--- DESCRIPTION OF THE TASK ---
Lay out as a numbered list everything in the entries from the line containing "Is the dirt" down to and including the line containing "112 millimetres", omitting blank lines. Leave the pictures out of your answer.

--- AVAILABLE DATA ---
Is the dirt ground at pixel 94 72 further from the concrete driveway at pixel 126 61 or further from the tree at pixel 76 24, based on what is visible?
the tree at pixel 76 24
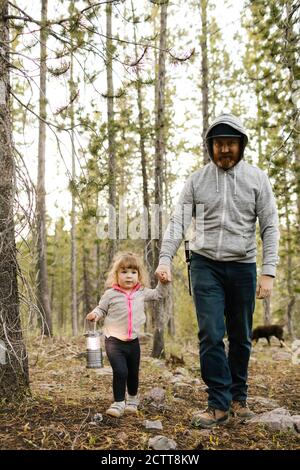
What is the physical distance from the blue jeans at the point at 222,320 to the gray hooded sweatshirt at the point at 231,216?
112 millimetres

--

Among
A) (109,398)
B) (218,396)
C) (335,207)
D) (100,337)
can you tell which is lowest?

--- COMPLETE RESPONSE ---
1. Is the dirt ground at pixel 94 72 further from the concrete driveway at pixel 126 61 or further from the tree at pixel 76 24, based on what is visible?
2. the tree at pixel 76 24
3. What is the physical distance from the blue jeans at the point at 222,320 to the gray hooded sweatshirt at the point at 231,216?
4. 112 millimetres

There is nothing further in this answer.